Jamal smiled mischievously. “Or you walk out the door and you die, alone. You kill yourself, maybe by becoming infected, or blasting yourself out of an airlock or doing something more traditional, like slash your wrists or hang yourself. You become so consumed with your own agenda or sorrow or loss of hope or fucking madness that you do that.”

“And who is Igor, this man you think was threatened by Ilya?” Tala asked flinching at the memory of Ricky Velasquez.

“A man I saved, my bench mate on the transport, although I’d never met the guy until they shipped us out to deep space,” Jamal shook his head. “He’d be dead if it wasn’t for me, and I wish I’d fucking let him die too.”

Oleg spoke up trying to fill in the blanks as Jamal paced to the opposite side of the corridor. “He is a bad man, a rapist. He became leader of District Seven survivors. Murderers and sex offenders, all of them. They were from penitentiary, not Gulag.”

“How does a group like that function?” Asked Katja, her voice small, her head peering from beyond the removed grating of the wiring conduit.

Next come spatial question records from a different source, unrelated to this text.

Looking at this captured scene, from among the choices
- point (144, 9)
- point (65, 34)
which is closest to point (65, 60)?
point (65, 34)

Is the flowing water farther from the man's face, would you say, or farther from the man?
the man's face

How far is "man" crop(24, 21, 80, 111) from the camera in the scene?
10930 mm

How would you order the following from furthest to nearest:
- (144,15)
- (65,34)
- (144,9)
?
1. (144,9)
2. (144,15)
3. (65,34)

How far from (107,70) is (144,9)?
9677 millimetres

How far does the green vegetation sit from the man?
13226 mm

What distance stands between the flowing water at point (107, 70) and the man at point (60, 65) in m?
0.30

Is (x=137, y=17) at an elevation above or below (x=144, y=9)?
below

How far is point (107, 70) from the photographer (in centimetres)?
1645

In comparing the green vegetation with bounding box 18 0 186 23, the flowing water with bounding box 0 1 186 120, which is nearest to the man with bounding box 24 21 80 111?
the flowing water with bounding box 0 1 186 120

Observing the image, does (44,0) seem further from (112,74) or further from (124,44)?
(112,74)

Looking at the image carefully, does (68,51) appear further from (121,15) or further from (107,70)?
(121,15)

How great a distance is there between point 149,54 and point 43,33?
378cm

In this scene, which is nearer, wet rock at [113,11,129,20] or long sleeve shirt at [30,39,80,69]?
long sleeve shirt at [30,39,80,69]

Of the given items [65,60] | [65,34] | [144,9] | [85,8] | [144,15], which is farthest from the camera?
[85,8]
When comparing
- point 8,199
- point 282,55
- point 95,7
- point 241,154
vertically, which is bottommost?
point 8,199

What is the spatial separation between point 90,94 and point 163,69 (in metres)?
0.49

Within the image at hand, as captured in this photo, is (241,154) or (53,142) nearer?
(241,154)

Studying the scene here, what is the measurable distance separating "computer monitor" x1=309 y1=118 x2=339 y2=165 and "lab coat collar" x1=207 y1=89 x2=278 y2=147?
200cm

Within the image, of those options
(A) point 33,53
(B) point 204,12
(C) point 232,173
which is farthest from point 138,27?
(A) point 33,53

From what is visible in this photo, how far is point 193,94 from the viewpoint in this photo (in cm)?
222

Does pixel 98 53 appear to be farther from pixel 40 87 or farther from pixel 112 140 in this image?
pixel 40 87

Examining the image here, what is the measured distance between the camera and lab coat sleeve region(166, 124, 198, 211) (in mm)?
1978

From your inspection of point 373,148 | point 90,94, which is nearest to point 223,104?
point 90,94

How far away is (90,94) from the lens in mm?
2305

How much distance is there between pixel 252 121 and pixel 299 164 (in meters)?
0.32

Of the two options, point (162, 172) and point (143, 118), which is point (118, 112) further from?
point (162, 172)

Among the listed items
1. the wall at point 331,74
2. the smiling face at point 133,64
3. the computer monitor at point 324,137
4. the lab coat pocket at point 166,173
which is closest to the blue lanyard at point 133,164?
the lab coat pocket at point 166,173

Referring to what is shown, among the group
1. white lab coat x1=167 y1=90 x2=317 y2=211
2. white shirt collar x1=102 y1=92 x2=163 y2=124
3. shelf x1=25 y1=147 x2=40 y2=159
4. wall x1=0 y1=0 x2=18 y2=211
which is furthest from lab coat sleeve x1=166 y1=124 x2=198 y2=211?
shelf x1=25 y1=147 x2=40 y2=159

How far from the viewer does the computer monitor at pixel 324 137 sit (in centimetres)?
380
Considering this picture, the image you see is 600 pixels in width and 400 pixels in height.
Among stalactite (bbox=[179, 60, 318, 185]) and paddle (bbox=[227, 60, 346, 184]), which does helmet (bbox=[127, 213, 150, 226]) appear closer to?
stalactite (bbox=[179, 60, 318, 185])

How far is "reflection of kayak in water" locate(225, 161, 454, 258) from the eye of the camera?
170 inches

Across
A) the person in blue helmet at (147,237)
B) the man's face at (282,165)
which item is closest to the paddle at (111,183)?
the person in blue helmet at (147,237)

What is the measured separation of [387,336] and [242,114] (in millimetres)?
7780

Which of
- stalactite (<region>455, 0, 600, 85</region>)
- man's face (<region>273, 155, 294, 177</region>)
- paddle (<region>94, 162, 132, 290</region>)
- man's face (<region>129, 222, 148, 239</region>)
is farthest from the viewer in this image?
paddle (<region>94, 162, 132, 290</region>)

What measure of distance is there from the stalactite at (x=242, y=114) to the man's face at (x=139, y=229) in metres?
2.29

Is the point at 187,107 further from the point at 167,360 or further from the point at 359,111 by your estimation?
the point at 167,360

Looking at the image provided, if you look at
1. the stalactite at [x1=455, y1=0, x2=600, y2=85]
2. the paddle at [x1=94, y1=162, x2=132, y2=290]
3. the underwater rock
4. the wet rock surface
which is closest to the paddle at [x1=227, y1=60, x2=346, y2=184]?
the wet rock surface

Oleg shrugged, unable or unwilling to answer.

“Like any impromptu prison gang,” said Jamal thickly from the shadows of the corridor bulkhead. “It doesn’t take a strong man to kill someone, or rape someone, in fact most times it means you’re a weak, weak person. But if you get a strong man, with a force of character that also happens to be a sadistic psychopath, then you have your Gennady for the bad guys, your Igor.”

Where the conversation fell away, the wind filled the void. Cold gusts of air rippled the inner aluminium plating of the corridor, whistling through the drilled spaceframe brackets. Emergency strip lights flickered and popped spastically the visible length of the passageway until disappearing into the gloom of the curve.

“Why does any of this matter?” Asked Tala, finally.

“Because your Captain is expecting us to rendezvous on Igor’s doorstep,” answered Jamal, pushing himself away from the bulkhead and walking back into the centre of the corridor.

“And?” Replied Tala, defiantly.

“And they also know you are here.”

☣☭☠

They squirmed through the tight conduit at the behest of Jamal, inching incrementally back the several kilometres to the junction. His revelation regarding the competing group of survivors didn’t change anything, the only hope for rescue was to follow the instructions laid out in the Captains note and pray they led them to deliverance and not the hands of the infected or Igor.

After all Tala had witnessed aboard Murmansk-13 it seemed insane to fear other human beings that managed to survive for so long in such hostile environs. But then the reality of their situation sunk in, the infected were many and horrifying, human husks with what made them human rotted away. But they were also dumb, they operated on pure instinct in such a manner as to cause damage to themselves and to others in their condition. A band of convicts deemed dangerous enough to ship into deep space, hell bent on escape posed a far more threatening prospect. And then there was the Unseen Hand she’d heard Oleg and Jamal reference, a further unknown with a far less predictable agenda, surely aware that their habitat was slowly degrading around them.